**What to produce**. For this exercise, transcribe all the entries exactly as given and omit the images.

═════ Dataset records

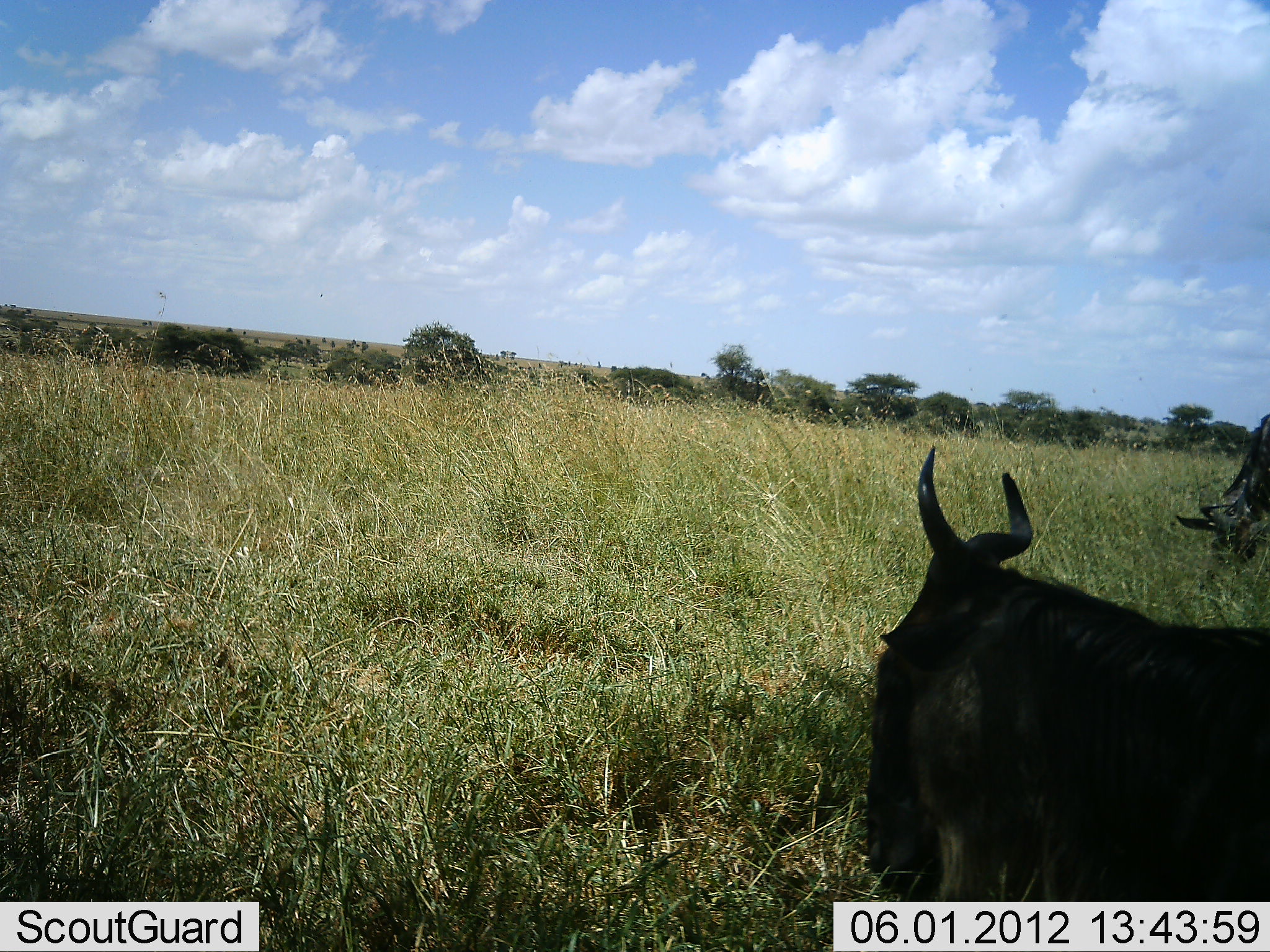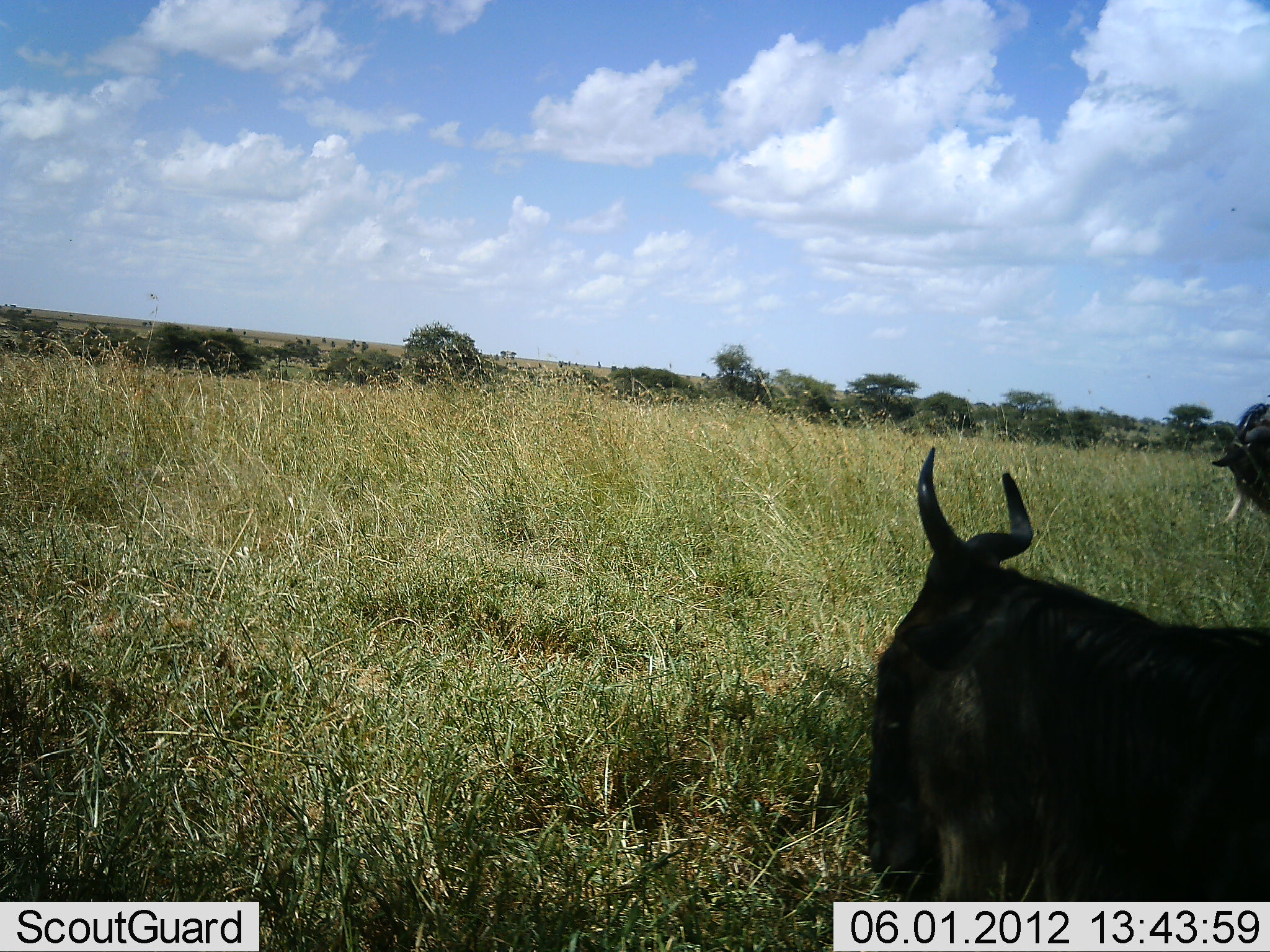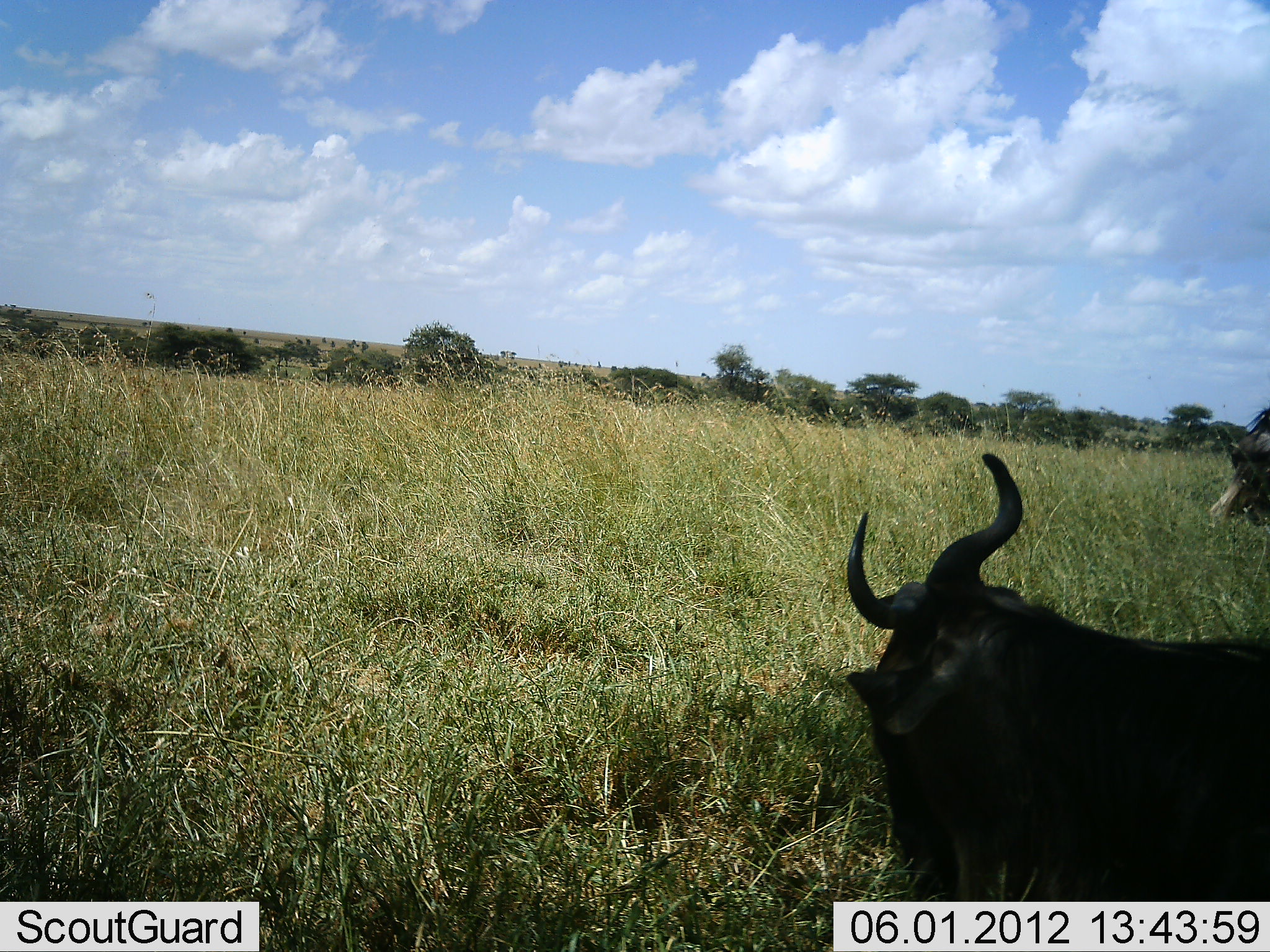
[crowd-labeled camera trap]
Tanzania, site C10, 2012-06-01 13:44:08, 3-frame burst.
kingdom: Animalia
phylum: Chordata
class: Mammalia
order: Artiodactyla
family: Bovidae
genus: Connochaetes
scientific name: Connochaetes taurinus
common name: blue wildebeest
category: wildebeest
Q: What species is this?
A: Wildebeest (blue wildebeest) (Connochaetes taurinus).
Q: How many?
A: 2.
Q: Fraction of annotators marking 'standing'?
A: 40%.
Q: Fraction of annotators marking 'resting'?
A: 60%.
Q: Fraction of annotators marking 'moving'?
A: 0%.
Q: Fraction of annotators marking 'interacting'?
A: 10%.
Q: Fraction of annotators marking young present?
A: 0%.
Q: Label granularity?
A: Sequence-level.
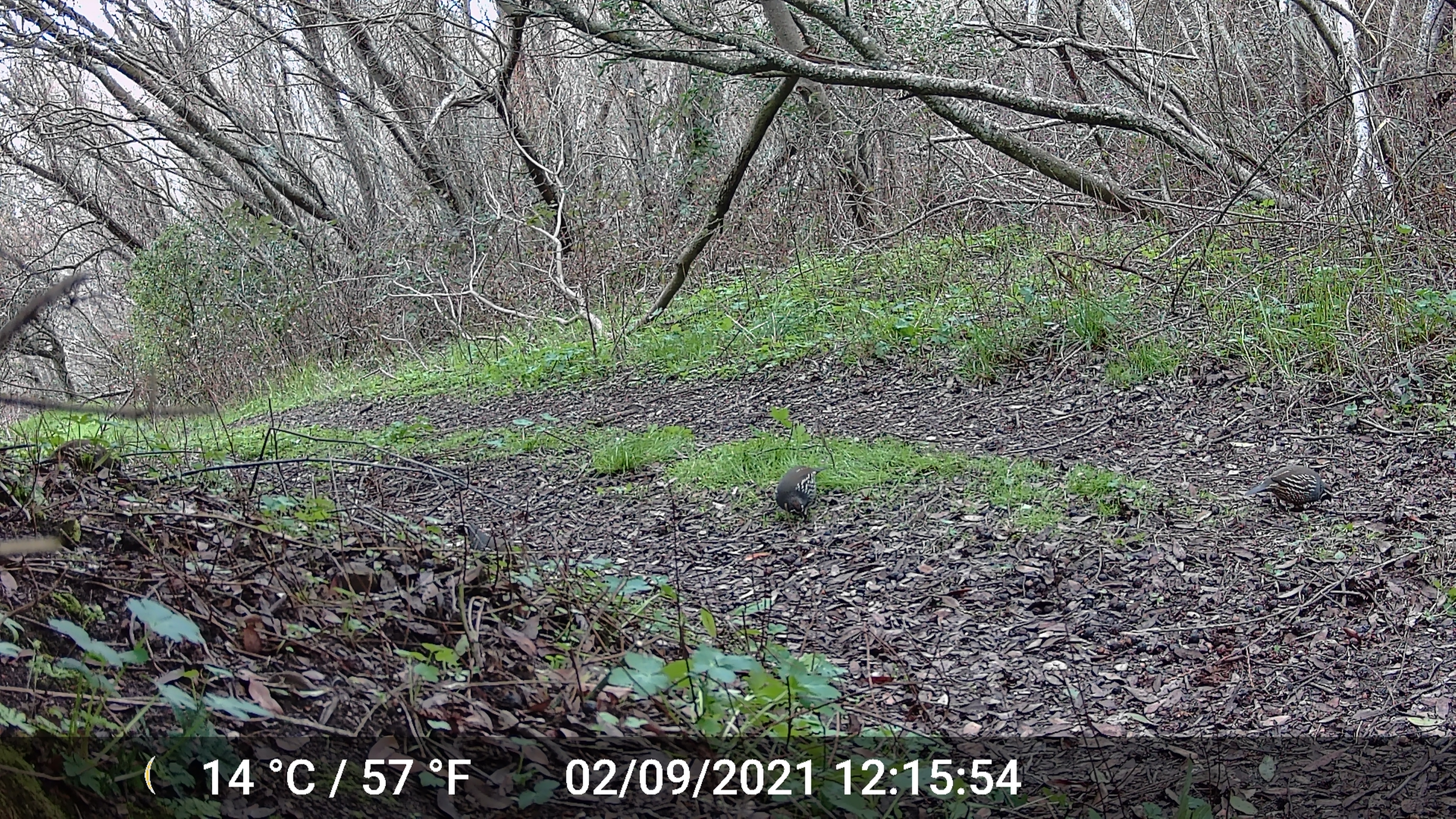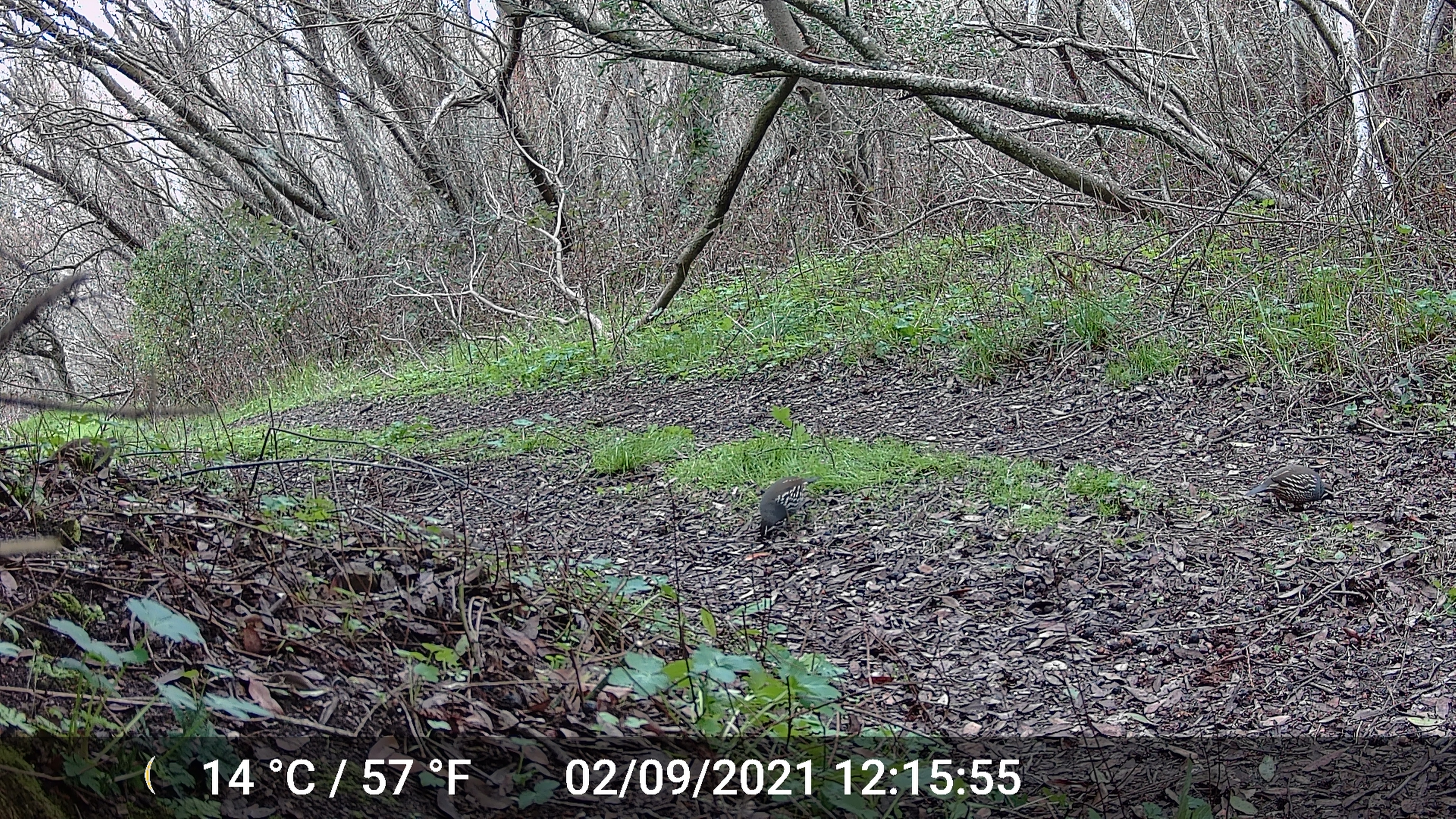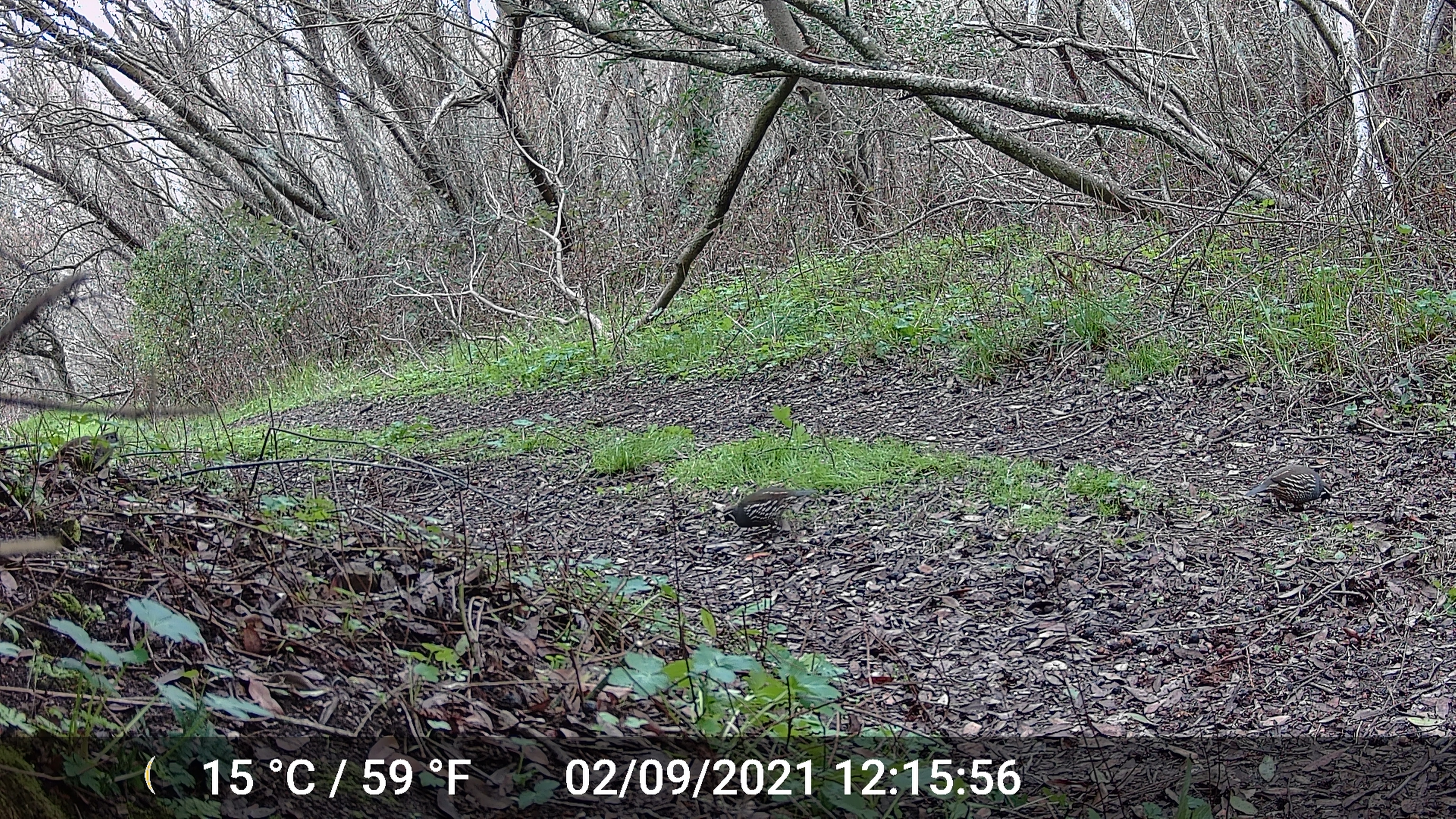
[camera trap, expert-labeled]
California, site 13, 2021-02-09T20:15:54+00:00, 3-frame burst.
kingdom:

══════════

**Answer section**.
[crowd-labeled camera trap]
Tanzania, site C10, 2012-06-01 13:44:08, 3-frame burst.
kingdom: Animalia
phylum: Chordata
class: Mammalia
order: Artiodactyla
family: Bovidae
genus: Connochaetes
scientific name: Connochaetes taurinus
common name: blue wildebeest
category: wildebeest
Q: What species is this?
A: Wildebeest (blue wildebeest) (Connochaetes taurinus).
Q: How many?
A: 2.
Q: Fraction of annotators marking 'standing'?
A: 40%.
Q: Fraction of annotators marking 'resting'?
A: 60%.
Q: Fraction of annotators marking 'moving'?
A: 0%.
Q: Fraction of annotators marking 'interacting'?
A: 10%.
Q: Fraction of annotators marking young present?
A: 0%.
Q: Label granularity?
A: Sequence-level.
[camera trap, expert-labeled]
California, site 13, 2021-02-09T20:15:54+00:00, 3-frame burst.
kingdom:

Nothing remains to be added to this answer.